Let’s return to the topic at hand, differences between men and women in their tendencies to engage in casual sex. The way the unified theory frames the issue is to first determine the evolutionary logic. Is there a good evolutionary logic that males and females would be prepared to invest differently in casual sex? The answer here is absolutely yes. Why? As Slater mentions, Trivers’ Parental Investment Theory provides a clear answer. In terms of “genetic payoff” (i.e., genes in the next generation), an offspring is of equal value to the mother and the father. However, in terms of investment for that payoff, in the case of casual sex, it is clear that the woman will “pay” much more in terms of risk, calories, action effort, and so forth. From this very basic perspective, we can say that, all things being equal, the male gets the significantly better deal. This makes a very clear prediction about how males and females IN GENERAL (i.e., at the population level) will view casual sex. For example, since humans have invented money as a symbol of human investment, we can ask the basic question, which sex would be more likely, given the above set up, to pay the other for sex? Parental Investment Theory is very clear. It predicts males will be much more likely to pay females for sex than the reverse. Now look around and see what cultures have money and see if that trend holds as a general pattern. Surprise, surprise, males tend to pay females for casual sex across virtually every culture examined.

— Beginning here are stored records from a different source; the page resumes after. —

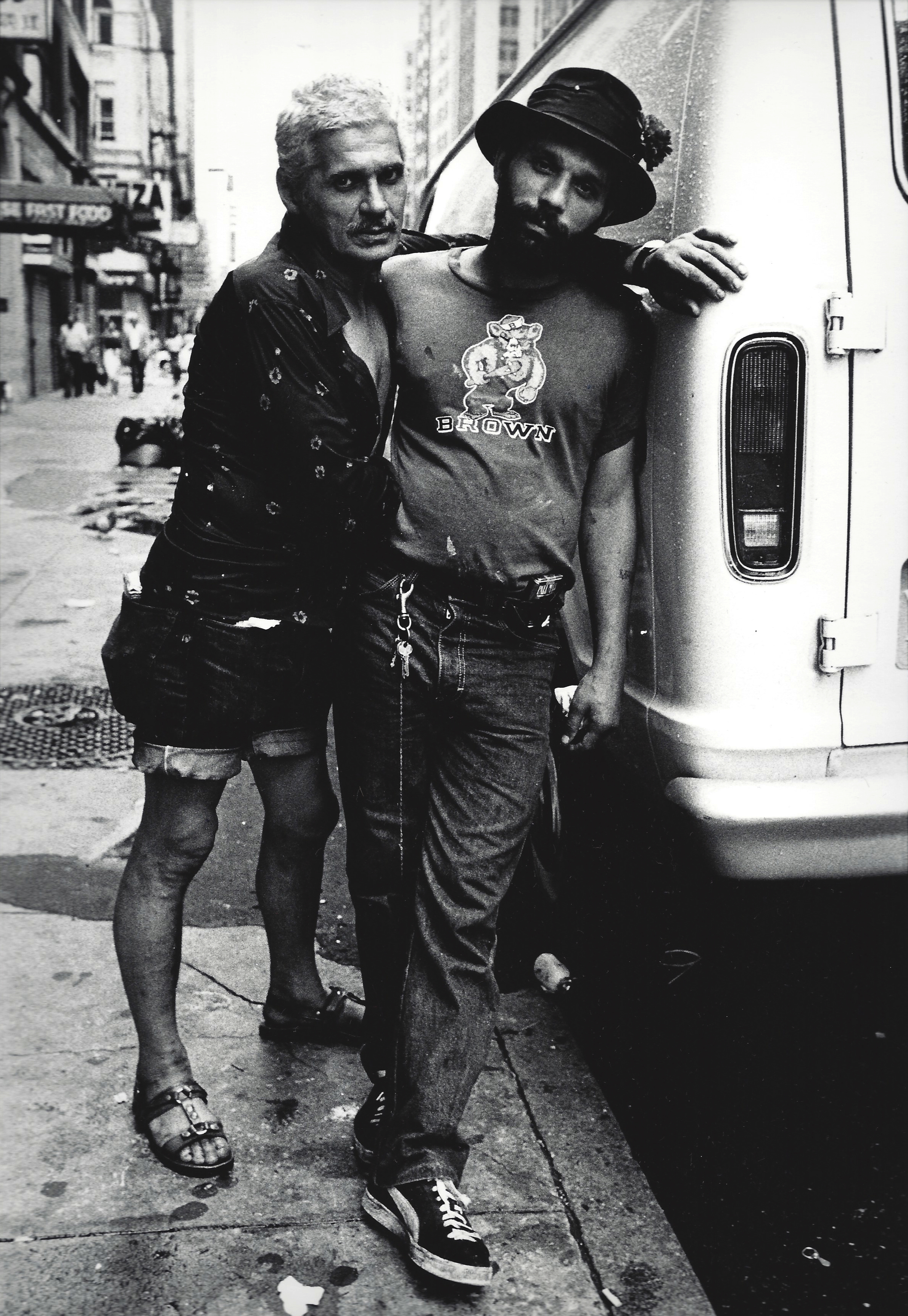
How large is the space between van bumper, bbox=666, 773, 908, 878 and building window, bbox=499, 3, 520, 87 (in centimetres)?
8342

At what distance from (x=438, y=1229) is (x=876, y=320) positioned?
74.9 inches

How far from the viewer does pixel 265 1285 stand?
226cm

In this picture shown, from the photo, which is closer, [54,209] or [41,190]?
[54,209]

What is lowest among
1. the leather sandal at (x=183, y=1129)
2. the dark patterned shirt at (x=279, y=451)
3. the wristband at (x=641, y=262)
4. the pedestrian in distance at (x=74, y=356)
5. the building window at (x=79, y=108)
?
the leather sandal at (x=183, y=1129)

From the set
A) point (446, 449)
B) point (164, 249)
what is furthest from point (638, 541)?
point (164, 249)

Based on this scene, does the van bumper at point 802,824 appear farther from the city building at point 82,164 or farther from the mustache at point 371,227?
the city building at point 82,164

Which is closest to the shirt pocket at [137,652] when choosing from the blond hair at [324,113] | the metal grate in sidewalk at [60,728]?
the blond hair at [324,113]

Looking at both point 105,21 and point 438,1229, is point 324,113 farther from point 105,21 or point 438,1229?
point 105,21

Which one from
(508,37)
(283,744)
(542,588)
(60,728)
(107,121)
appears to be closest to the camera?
(542,588)

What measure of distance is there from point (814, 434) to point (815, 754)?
651 millimetres

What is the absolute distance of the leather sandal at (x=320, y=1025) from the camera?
308cm

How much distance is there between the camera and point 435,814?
248 centimetres

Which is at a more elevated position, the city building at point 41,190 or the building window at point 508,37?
the building window at point 508,37

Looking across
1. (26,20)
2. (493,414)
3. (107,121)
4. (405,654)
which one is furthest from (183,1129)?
(107,121)
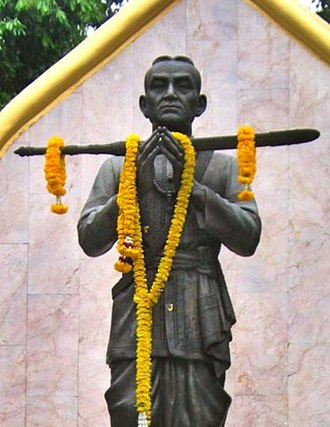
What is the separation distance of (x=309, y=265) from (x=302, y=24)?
1.33 metres

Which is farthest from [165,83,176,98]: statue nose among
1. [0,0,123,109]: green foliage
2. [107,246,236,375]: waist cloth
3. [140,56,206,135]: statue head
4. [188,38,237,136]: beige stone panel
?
[0,0,123,109]: green foliage

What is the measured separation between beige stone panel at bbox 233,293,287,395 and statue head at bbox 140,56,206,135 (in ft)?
8.37

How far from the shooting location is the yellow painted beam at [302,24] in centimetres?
812

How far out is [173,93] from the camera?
568 cm

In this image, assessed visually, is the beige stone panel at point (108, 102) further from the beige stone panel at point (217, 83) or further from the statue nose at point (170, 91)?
the statue nose at point (170, 91)

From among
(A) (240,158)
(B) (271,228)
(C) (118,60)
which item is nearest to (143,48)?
(C) (118,60)

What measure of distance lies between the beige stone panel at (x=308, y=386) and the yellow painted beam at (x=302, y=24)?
162 centimetres

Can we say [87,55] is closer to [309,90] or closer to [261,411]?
[309,90]

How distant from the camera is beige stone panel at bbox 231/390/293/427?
8.07m

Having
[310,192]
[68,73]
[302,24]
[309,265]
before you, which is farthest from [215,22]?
[309,265]

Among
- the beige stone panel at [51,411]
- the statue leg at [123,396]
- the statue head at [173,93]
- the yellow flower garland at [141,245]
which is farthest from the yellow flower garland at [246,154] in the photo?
the beige stone panel at [51,411]

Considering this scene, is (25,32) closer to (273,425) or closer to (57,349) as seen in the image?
(57,349)

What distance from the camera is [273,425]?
808cm

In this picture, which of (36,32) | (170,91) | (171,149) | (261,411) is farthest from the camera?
(36,32)
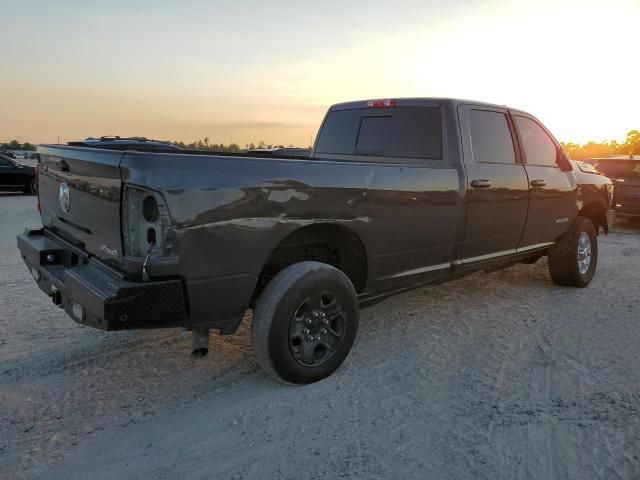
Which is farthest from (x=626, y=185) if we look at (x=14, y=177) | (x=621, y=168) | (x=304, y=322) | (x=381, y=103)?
(x=14, y=177)

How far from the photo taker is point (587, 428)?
10.0 ft

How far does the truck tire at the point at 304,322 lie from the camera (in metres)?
3.29

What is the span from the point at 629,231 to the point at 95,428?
1196cm

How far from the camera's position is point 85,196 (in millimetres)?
3316

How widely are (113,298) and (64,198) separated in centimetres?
126

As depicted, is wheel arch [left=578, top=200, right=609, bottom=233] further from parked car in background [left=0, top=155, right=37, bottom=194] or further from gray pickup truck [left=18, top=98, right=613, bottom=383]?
parked car in background [left=0, top=155, right=37, bottom=194]

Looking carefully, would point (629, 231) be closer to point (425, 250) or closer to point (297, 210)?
point (425, 250)

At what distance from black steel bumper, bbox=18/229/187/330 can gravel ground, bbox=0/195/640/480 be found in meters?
0.64

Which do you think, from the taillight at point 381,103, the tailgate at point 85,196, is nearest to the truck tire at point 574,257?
the taillight at point 381,103

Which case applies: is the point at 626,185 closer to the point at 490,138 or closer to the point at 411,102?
the point at 490,138

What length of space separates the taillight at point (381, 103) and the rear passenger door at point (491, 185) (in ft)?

This is the proper way to understand evolutionary forces. But you must also understand that these forces are “distal” and that they are mediated via learning (experienced patterns of investment over the course of the individual’s lifetime) and socialization (the shared beliefs and values of what are legitimate). If you have this perspective, it will not surprise you at all to learn that many men will be very reticent to engage in casual sex, either out of experiences or internalized justification systems that they were socialized in, and that the reverse will be true for many woman.
Armed with the right understanding of evolution, investment and justification, we can move past the old nature-nurture dichotomies and toward a much more sophisticated view of the human condition.